▶ Document passage
------------
RelTopic: A Graph-Based Semantic Relatedness Measure in Topic Ontologies and Its Applicability for Topic Labeling of Old Press Articles

Tracking #: 2536-3750

Authors: 
Mirna El Ghosh
Nicolas Delestre
Jean-Philippe Kotowicz
Cecilia Zanni-Merk
Habib Abdulrab

Responsible editor: 
Special Issue Cultural Heritage 2021

Submission type: 
Full Paper
Abstract: 
Graph-based semantic measures have been used to solve problems in several domains. They tend to compare ontological entities in order to estimate their semantic similarity or relatedness. While semantic similarity is applicable to hierarchies, semantic relatedness is adapted to ontologies. However, designing semantic relatedness measures is a difficult and challenging issue. In this paper, we propose a novel semantic measure within topic ontologies, named RelTopic, for assessing the relatedness of instances and topics. To design RelTopic, we considered topic ontologies as weighted graphs where topics and instances are represented as weighted nodes and semantic relations as weighted edges. The use of RelTopic is evaluated for labeling old press articles. For this purpose, a topic ontology, named Topic-OPA, is derived from open knowledge graphs by the application of a SPARQL-based fully automatic approach. The ontology building process is based mainly on a set of disambiguated named entities representing the articles. To demonstrate the performance of our approach, a use-case is presented in the context of the old french newspaper Le Matin. Our experiments show that RelTopic produces more than 80% relevant labeling topics as compared to the topics assigned by human annotators.
------------
▶ Available data

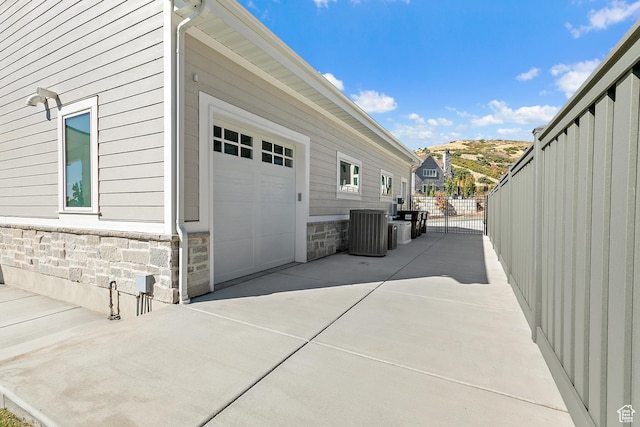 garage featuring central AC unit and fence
------------
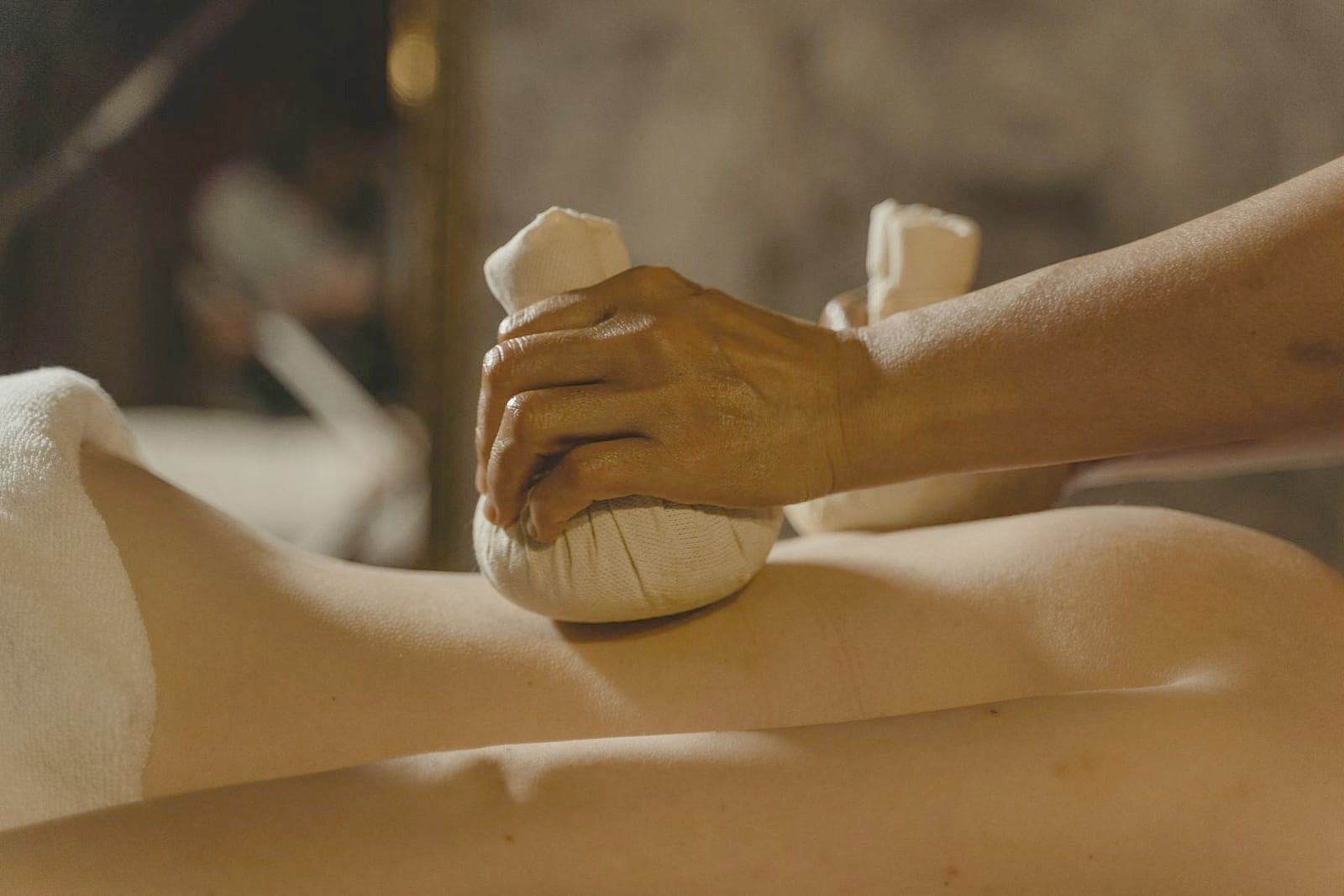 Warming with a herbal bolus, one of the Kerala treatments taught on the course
------------
▶ Prompt 1
Answer these questions about the RelTopic paper page:
(a) What submission type is listed?
(b) In RelTopic's weighted graphs, what represents semantic relations?
(c) Which newspaper is the use case set in?
▶ Prompt 2
Rewrite the paragraph from the RelTopic paper page that begins "Graph-based semantic measures have been used" as a short bulleted list that keeps its main facts.

▶ Answer 1
(a) Full Paper
(b) Weighted edges
(c) Le Matin

▶ Answer 2
- Graph-based semantic measures compare ontological entities to estimate their semantic similarity or relatedness. Similarity applies to hierarchies, and relatedness applies to ontologies.
- Designing semantic relatedness measures is difficult.
- RelTopic is a new measure for assessing the relatedness of instances and topics within topic ontologies.
- It treats topic ontologies as weighted graphs. Topics and instances are weighted nodes, and semantic relations are weighted edges.
- RelTopic is evaluated for labeling old press articles.
- A topic ontology, Topic-OPA, is derived from open knowledge graphs by a fully automatic SPARQL-based approach. It is built mainly from disambiguated named entities representing the articles.
- A use case is presented for the old French newspaper Le Matin.
- In the experiments, RelTopic produces more than 80% relevant labeling topics compared with the topics assigned by human annotators.